Material for this task
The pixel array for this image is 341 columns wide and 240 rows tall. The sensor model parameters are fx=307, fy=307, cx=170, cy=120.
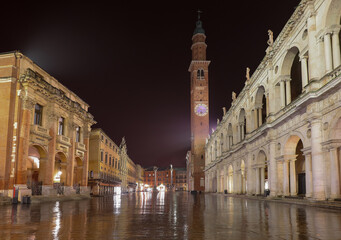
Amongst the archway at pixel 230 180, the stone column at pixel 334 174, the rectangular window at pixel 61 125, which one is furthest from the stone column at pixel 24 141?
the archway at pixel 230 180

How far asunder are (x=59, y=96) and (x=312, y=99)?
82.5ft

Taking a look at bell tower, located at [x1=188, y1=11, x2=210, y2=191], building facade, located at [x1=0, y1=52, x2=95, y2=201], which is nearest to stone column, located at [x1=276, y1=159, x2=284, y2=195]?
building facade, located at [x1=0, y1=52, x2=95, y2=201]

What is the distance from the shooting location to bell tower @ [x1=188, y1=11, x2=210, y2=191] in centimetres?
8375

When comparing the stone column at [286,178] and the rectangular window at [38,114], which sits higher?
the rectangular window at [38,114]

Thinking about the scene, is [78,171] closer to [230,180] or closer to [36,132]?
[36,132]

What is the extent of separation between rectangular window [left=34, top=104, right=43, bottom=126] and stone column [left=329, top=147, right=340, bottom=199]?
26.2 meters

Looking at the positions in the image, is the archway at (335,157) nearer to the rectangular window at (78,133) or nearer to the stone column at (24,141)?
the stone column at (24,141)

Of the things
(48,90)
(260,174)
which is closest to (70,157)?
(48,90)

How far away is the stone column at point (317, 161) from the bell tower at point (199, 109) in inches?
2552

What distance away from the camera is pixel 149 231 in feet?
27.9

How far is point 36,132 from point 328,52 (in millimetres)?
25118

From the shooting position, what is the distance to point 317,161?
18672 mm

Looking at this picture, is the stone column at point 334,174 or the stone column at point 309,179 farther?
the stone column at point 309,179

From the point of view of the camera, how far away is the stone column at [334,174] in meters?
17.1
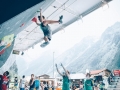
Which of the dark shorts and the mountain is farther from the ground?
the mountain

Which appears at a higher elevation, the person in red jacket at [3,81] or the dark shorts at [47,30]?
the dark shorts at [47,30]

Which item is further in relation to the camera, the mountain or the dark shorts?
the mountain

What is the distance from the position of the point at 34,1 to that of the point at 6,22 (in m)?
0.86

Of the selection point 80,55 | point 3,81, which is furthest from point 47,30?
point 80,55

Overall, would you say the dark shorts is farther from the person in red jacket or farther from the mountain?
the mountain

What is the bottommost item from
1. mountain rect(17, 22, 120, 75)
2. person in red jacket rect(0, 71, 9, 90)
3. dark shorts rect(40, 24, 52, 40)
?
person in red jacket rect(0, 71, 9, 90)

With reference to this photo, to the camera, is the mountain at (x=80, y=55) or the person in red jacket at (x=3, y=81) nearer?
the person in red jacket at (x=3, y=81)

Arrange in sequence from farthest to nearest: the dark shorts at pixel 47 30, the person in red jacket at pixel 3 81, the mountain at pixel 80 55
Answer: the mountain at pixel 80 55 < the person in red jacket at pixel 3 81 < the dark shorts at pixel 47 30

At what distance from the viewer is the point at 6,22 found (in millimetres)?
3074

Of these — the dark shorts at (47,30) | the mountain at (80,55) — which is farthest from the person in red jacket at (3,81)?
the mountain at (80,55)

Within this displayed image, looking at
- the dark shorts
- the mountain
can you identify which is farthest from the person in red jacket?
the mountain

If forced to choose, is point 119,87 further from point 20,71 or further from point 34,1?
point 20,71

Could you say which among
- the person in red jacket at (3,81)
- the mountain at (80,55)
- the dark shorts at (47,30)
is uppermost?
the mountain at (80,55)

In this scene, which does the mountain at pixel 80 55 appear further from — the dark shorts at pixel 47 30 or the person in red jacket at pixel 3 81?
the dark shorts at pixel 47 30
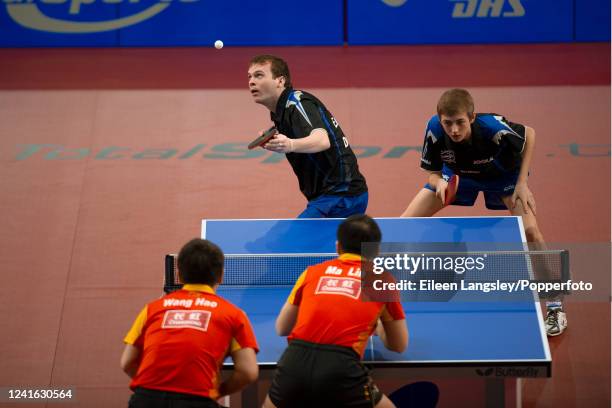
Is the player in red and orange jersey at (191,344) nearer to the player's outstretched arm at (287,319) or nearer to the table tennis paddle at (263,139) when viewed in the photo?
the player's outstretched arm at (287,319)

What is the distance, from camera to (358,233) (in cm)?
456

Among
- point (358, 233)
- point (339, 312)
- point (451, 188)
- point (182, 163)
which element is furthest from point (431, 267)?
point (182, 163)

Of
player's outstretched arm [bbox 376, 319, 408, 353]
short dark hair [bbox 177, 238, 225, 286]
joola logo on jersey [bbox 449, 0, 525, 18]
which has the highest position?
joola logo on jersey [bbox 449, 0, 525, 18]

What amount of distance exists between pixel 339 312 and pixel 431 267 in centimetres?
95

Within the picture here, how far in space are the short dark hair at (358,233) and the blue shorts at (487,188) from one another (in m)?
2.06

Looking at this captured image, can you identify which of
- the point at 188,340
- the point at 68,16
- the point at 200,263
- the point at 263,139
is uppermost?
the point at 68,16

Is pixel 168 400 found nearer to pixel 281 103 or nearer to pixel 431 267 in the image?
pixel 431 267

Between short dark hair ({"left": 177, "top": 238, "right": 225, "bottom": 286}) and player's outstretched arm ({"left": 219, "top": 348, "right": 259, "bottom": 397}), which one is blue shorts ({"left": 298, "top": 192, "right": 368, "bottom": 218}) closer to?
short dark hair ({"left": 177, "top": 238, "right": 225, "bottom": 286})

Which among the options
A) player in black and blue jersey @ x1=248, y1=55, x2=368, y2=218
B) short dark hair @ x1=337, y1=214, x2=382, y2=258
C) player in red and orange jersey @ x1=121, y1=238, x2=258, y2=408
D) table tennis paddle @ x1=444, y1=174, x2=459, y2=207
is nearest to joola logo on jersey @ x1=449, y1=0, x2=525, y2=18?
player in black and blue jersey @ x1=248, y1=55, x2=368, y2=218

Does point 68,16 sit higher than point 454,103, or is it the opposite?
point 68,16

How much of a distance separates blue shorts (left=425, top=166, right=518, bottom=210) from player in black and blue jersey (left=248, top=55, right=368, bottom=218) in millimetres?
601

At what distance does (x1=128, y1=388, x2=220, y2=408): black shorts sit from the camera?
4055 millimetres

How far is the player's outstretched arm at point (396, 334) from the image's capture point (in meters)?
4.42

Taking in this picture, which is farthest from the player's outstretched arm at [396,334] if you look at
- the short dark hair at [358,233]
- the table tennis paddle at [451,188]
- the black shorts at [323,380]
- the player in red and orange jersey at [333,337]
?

The request
Swap every "bell tower" in the lines above for "clock tower" and write out the lines again with nothing else changed, leaving out the pictures.

Answer to the exercise
The pixel array for this image is 341 columns wide and 240 rows tall. The sensor model parameters are fx=307, fy=307, cx=170, cy=120.
Amongst the archway at pixel 230 180, the stone column at pixel 334 174, the rectangular window at pixel 61 125, which one is furthest from the stone column at pixel 24 141?
the archway at pixel 230 180

How far asunder are (x=59, y=96) and (x=312, y=99)?
82.5ft

Taking a look at clock tower, located at [x1=188, y1=11, x2=210, y2=191], building facade, located at [x1=0, y1=52, x2=95, y2=201], which is nearest to stone column, located at [x1=276, y1=159, x2=284, y2=195]?
building facade, located at [x1=0, y1=52, x2=95, y2=201]

What is the distance from the shooting location to clock tower @ [x1=188, y1=11, x2=210, y2=191] in centimetres?
8375

When comparing the stone column at [286,178] and the rectangular window at [38,114], which sits higher?
the rectangular window at [38,114]

Thinking about the scene, is [78,171] closer to [230,180] or closer to [36,132]?
[36,132]

What is the extent of separation between rectangular window [left=34, top=104, right=43, bottom=126] and stone column [left=329, top=147, right=340, bottom=199]?
26.2 meters

Looking at the positions in the image, is the archway at (335,157) nearer to the rectangular window at (78,133) or nearer to the stone column at (24,141)?
the stone column at (24,141)

Of the things
(48,90)
(260,174)
which is closest to (70,157)?
(48,90)

How far away is the stone column at point (317, 161) from the clock tower at point (199, 109) in inches?
2552

What distance away from the camera is pixel 149 231 in feet?
27.9

How far is point 36,132 from point 328,52 (in millimetres)?
25118

From the shooting position, what is the distance to point 317,161?
18672 mm

Looking at this picture, is the stone column at point 334,174 or the stone column at point 309,179 farther?
the stone column at point 309,179

From the point of view of the camera, how far away is the stone column at [334,174] in meters?
17.1
Which of the dark shorts and the mountain is farther from the ground?
the mountain

Which appears at a higher elevation, the person in red jacket at [3,81] or the dark shorts at [47,30]?
the dark shorts at [47,30]

Which item is further in relation to the camera, the mountain or the dark shorts?
the mountain

What is the distance from the position of the point at 34,1 to that of the point at 6,22 (in m)?
0.86

Of the selection point 80,55 | point 3,81, which is furthest from point 47,30?
point 80,55

Overall, would you say the dark shorts is farther from the person in red jacket or farther from the mountain?
the mountain

What is the bottommost item from
1. mountain rect(17, 22, 120, 75)
2. person in red jacket rect(0, 71, 9, 90)
3. dark shorts rect(40, 24, 52, 40)
?
person in red jacket rect(0, 71, 9, 90)

With reference to this photo, to the camera, is the mountain at (x=80, y=55) or the person in red jacket at (x=3, y=81) nearer?
the person in red jacket at (x=3, y=81)

Arrange in sequence from farthest to nearest: the dark shorts at pixel 47 30, the person in red jacket at pixel 3 81, the mountain at pixel 80 55
Answer: the mountain at pixel 80 55 < the person in red jacket at pixel 3 81 < the dark shorts at pixel 47 30

At what distance from the viewer is the point at 6,22 found (in millimetres)?
3074

Of these — the dark shorts at (47,30) | the mountain at (80,55) — which is farthest from the person in red jacket at (3,81)?
the mountain at (80,55)

Within this displayed image, looking at
- the dark shorts
- the mountain
can you identify which is farthest from the person in red jacket?
the mountain

If forced to choose, is point 119,87 further from point 20,71 or further from point 34,1?
point 20,71

Could you say which among
- the person in red jacket at (3,81)
- the mountain at (80,55)
- the dark shorts at (47,30)
is uppermost?
the mountain at (80,55)

In this scene, which does the mountain at pixel 80 55 appear further from — the dark shorts at pixel 47 30 or the person in red jacket at pixel 3 81?
the dark shorts at pixel 47 30
Is the player in red and orange jersey at (191,344) nearer to the player's outstretched arm at (287,319) or nearer to the table tennis paddle at (263,139) when viewed in the photo?
the player's outstretched arm at (287,319)

What is the distance, from camera to (358,233) (in cm)?
456

Among
- point (358, 233)
- point (339, 312)
- point (451, 188)
- point (182, 163)
which element is furthest from point (431, 267)?
point (182, 163)

Of
player's outstretched arm [bbox 376, 319, 408, 353]
short dark hair [bbox 177, 238, 225, 286]
joola logo on jersey [bbox 449, 0, 525, 18]
which has the highest position?
joola logo on jersey [bbox 449, 0, 525, 18]

What amount of distance exists between pixel 339 312 and pixel 431 267 in centimetres?
95

Within the picture here, how far in space are the short dark hair at (358,233) and the blue shorts at (487,188) from one another (in m)?
2.06

Looking at this captured image, can you identify which of
- the point at 188,340
- the point at 68,16
- the point at 200,263
- the point at 263,139
is uppermost?
the point at 68,16

Is pixel 168 400 found nearer to pixel 281 103 or nearer to pixel 431 267 in the image?
pixel 431 267

Between short dark hair ({"left": 177, "top": 238, "right": 225, "bottom": 286}) and player's outstretched arm ({"left": 219, "top": 348, "right": 259, "bottom": 397}), which one is blue shorts ({"left": 298, "top": 192, "right": 368, "bottom": 218}) closer to?
short dark hair ({"left": 177, "top": 238, "right": 225, "bottom": 286})

Which among the options
A) player in black and blue jersey @ x1=248, y1=55, x2=368, y2=218
B) short dark hair @ x1=337, y1=214, x2=382, y2=258
C) player in red and orange jersey @ x1=121, y1=238, x2=258, y2=408
D) table tennis paddle @ x1=444, y1=174, x2=459, y2=207
is nearest to joola logo on jersey @ x1=449, y1=0, x2=525, y2=18?
player in black and blue jersey @ x1=248, y1=55, x2=368, y2=218

Does point 68,16 sit higher than point 454,103, or is it the opposite?
point 68,16

How much of a distance separates blue shorts (left=425, top=166, right=518, bottom=210) from player in black and blue jersey (left=248, top=55, right=368, bottom=218) in millimetres?
601

At what distance does (x1=128, y1=388, x2=220, y2=408): black shorts sit from the camera?
4055 millimetres

How far is the player's outstretched arm at point (396, 334) from the image's capture point (in meters)?
4.42

Taking in this picture, which is farthest from the player's outstretched arm at [396,334] if you look at
- the short dark hair at [358,233]
- the table tennis paddle at [451,188]
- the black shorts at [323,380]
- the player in red and orange jersey at [333,337]
?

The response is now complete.